Estela Beatriz Cols (Buenos Aires, February 27, 1965 - March 27, 2010) was an Argentine pedagogue, researcher, and educator at the University of Buenos Aires and at the National University of La Plata. She held a Ph.D. in education from the Faculty of Philosophy and Letters of the University of Buenos Aires. In 2007, Cols, Alicia Rosalía Wigdorovitz de Camilloni, Laura Basabe, and Silvina Feeney received the first prize of the XVIII International Conference on Education for the best theoretical work in education, as co-authors of El Saber Didáctico.

==Education==
Estela Cols completed the Teaching Staff for Primary Education program at the Escuela Normal Superior no. 4 "Estanislao Zeballos" in 1987. A year later, in 1988, she received a bachelor's degree in Education sciences from the Faculty of Philosophy and Letters, University of Buenos Aires, with a distinguished general average and honors diploma. In 2008, she obtained was awarded the Doctor of Education at the Faculty of Philosophy and Letters of the UBA. Her doctoral thesis, titled Estilos de enseñanza: Sentidos personales y configuraciones de acción tras la semejanza de las palabras (Teaching Styles: Personal Senses and Action Configurations After the Similarity of Words), was published posthumously as a book by Editorial Homo Sapiens, in 2011.

==Career==
A CONICET research fellow between 1989 and 1994, her academic career emphasized the investigation of pedagogical-didactic change processes.

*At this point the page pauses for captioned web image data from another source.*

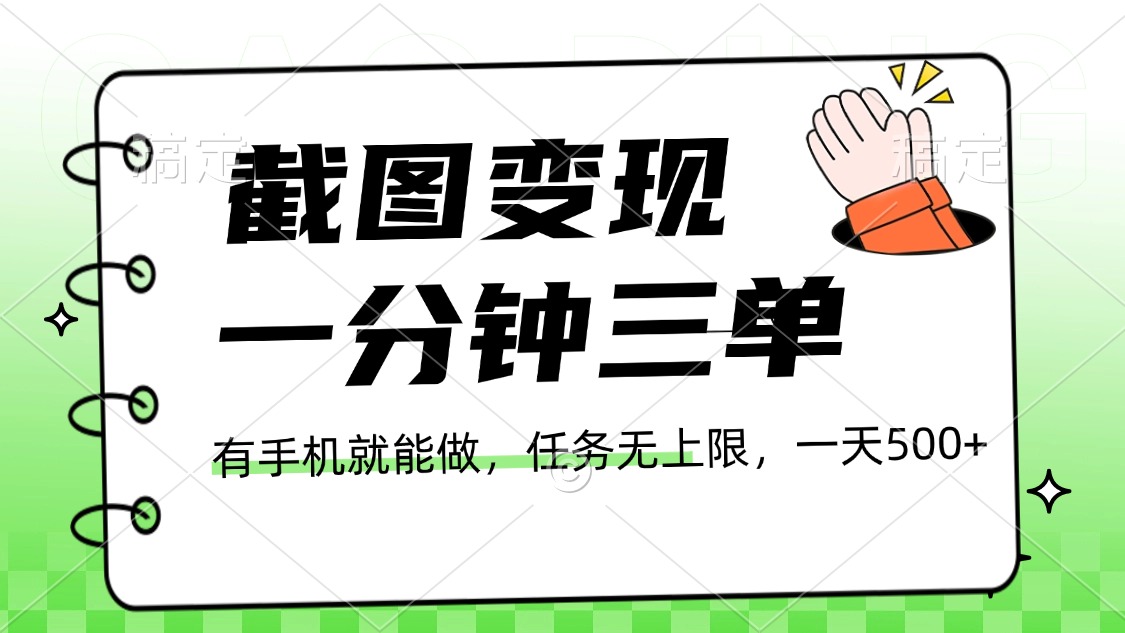 截图变现，一分钟三单，接单无上限，一部手机就能做，一天500+网创吧-网创项目资源站-副业项目-创业项目-搞钱项目八百网赚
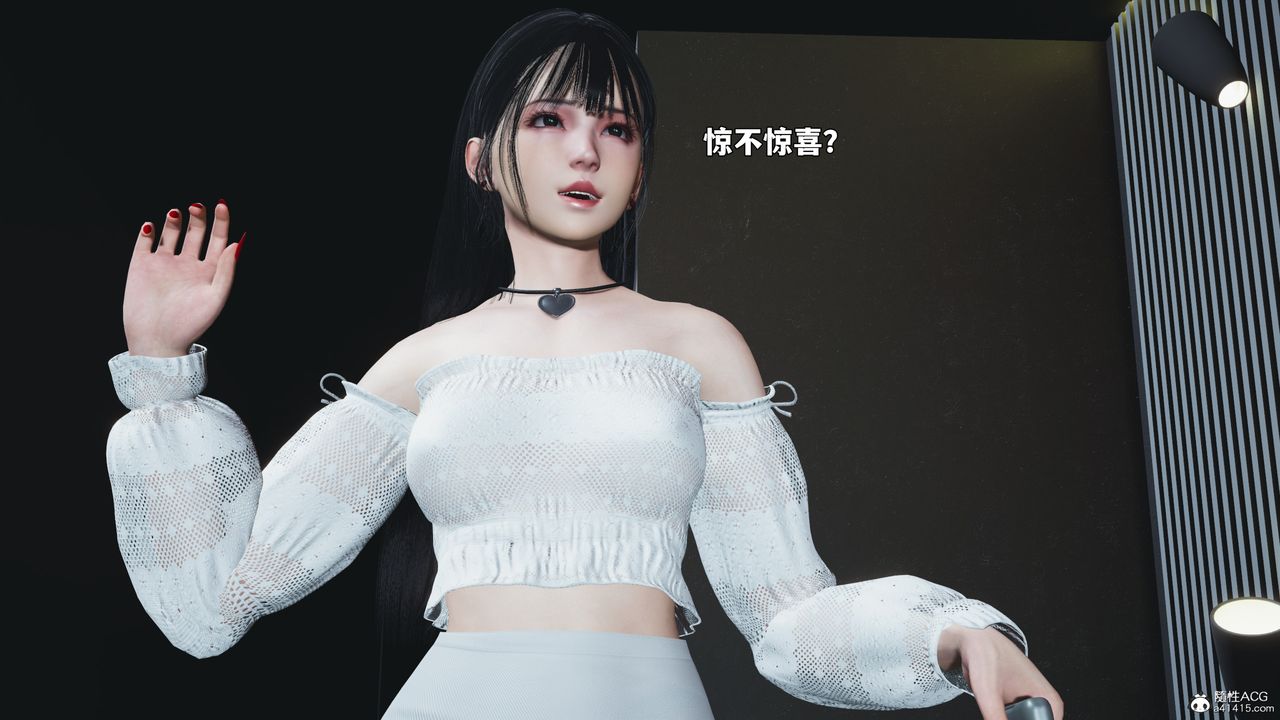 [3D]我成瞭大反派_第二季第99話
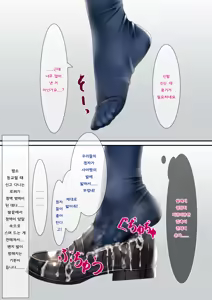 Page 22 of Bukkake AV Satsuei | 부카케 AV 촬영 - preview thumbnail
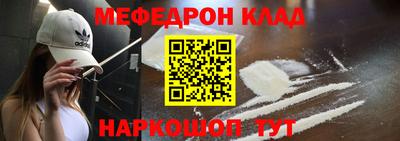 мефедрон мука Новокубанск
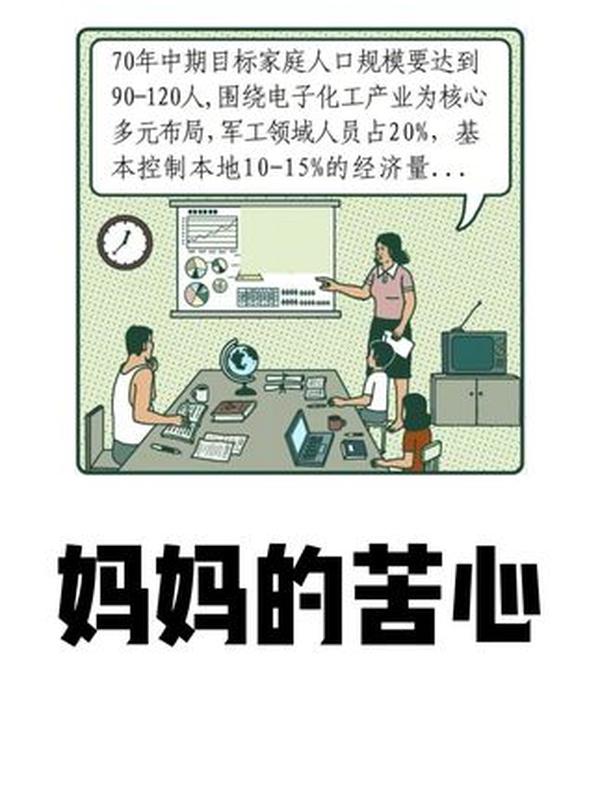 特洛伊木马真相：是神话传说还是真实历史？考古学家如何寻找答案？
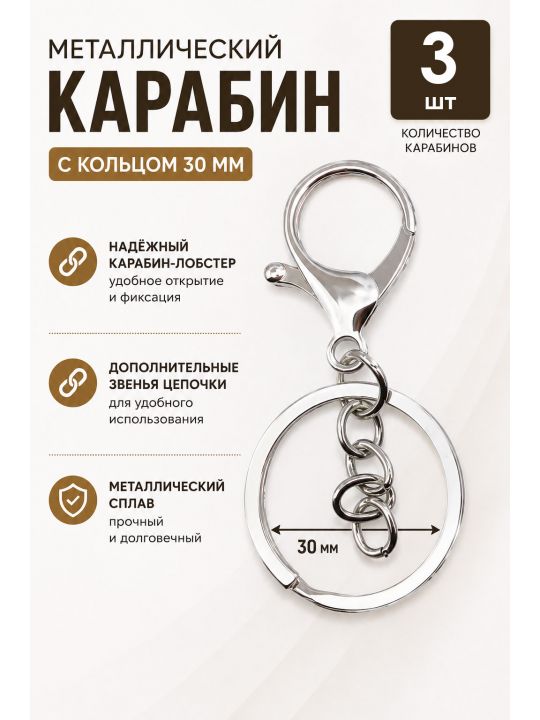 Карабин металлический, серебро, 3 шт.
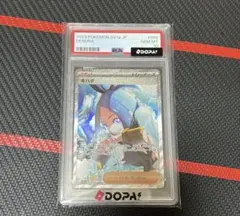 2026年最新】キハダ sar psa10の人気アイテム - メルカリ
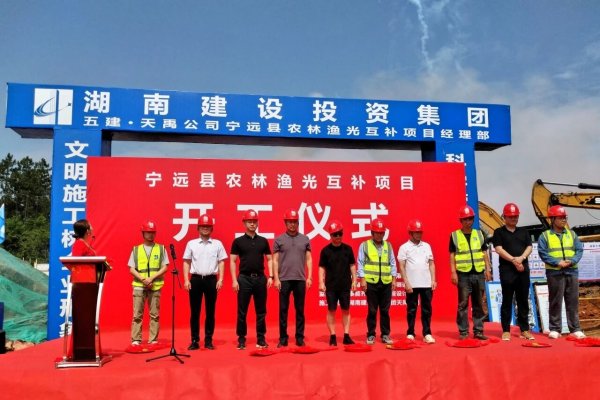 湖南110MW光伏项目开工，10月底并网！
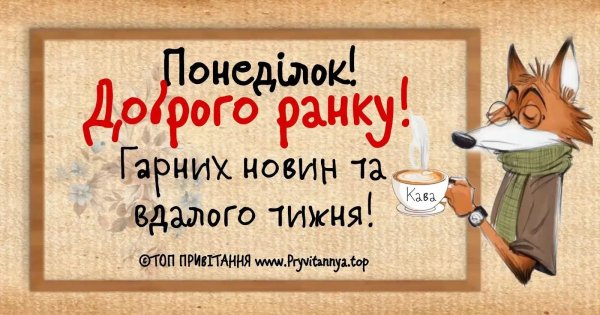 доброго ранку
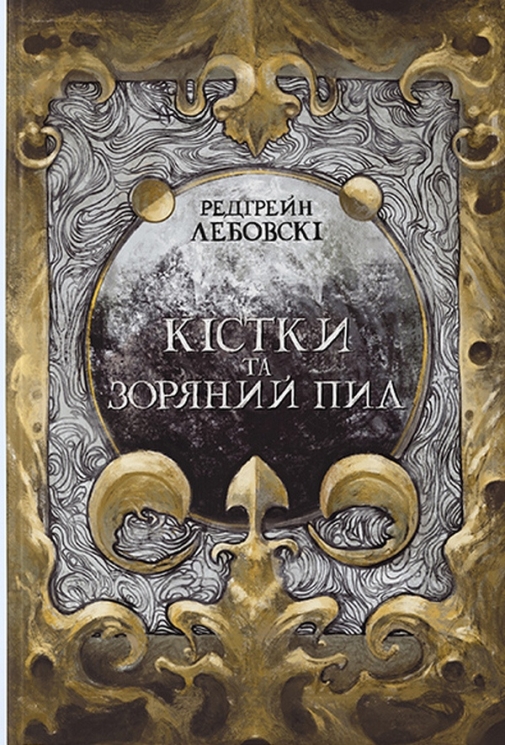 Кістки та зоряний пил. Тиша. Книга 1 – Редгрейн Лебовскі (Укр) Nebo BookLab Publishing (9786177914784) (555507)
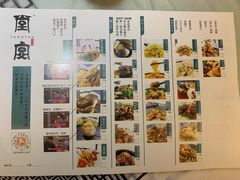 -堂宴·老厦门私房菜(1988仙岳总店)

Since 1992, she worked as a professor of the Didactic I chair, under Alicia Rosalía Wigdorovitz de Camilloni, in the Faculty and Bachelor of Education areas of the Faculty of Philosophy and Letters of the University of Buenos Aires. Cols was Head of Practical Work and full professor of this same chair, although she could not formally assume the position. At this same institution, she gave graduate and postgraduate seminars on didactics, learning assessment, and research methodology. In 1999, she received an award from the Archipelago Foundation for her work Innovación educativa y proyecto curricular de centro "(Educational innovation and center curricular project). Since 2000, Cols worked as a professor at the Faculty of Humanities and Educational Sciences of the National University of La Plata. She was a professor in charge of the General Didactics Chair for Physical Education Teachers; and, from 2003, Adjunct Professor of Didactics. At this same institution, she gave graduate and postgraduate seminars on didactics, curriculum, and research in teaching.

== Selected works ==
- Amantea, Alejandra; Cappelletti, Graciela; Cols, Estela; Feeney, Silvina. (2004). Concepciones sobre curriculum, contenido escolar y el profesor en los procesos de elaboración de textos curriculares en Argentina. Archivos Analíticos de Política Educativa, 12 (40).
- Cols, Estela; Amantea, Alejandra; Basabe, Laura; Fairstein, Gabriela. (2006). La definición de propósitos y contenidos curriculares para la enseñanza de las Ciencias Naturales: tendencias actuales y perspectivas. Praxis Educativa, 10 (10).
- Basabe, Laura; Cols, Estela (2007). La enseñanza. En Alicia Camilloni, Estela Cols, Laura Basabe y Silvina Feeney. El saber didáctico (pp.125-161). Buenos Aires, Argentina: Paidós.
- Cols, Estela (2007). Problemas de enseñanza y propuestas didácticas a través del tiempo. En Alicia Camilloni, Estela Cols, Laura Basabe y Silvina Feeney. El saber didáctico (pp.71-124). Buenos Aires, Argentina: Paidós. El quehacer de la investigación en educación (pp.127-141). Buenos Aires, Argentina: Manantial.
- Camilloni, Alicia; Cols, Estela (2010). La problemática de la investigación didáctica: El caso de una investigación sobre formatos de evaluación de los aprendizajes y sus relaciones con las modalidades de estudio de los alumnos universitarios. En Catalina Wainerman y María Mercedes di Virgilio (Comps.).
- Cols, Estela (2011). Estilos de enseñanza. Sentidos personales y configuraciones de acción tras la semejanza de las palabras (1a. ed.). (Enfoques y perspectivas). Rosario, Argentina: Homo Sapiens.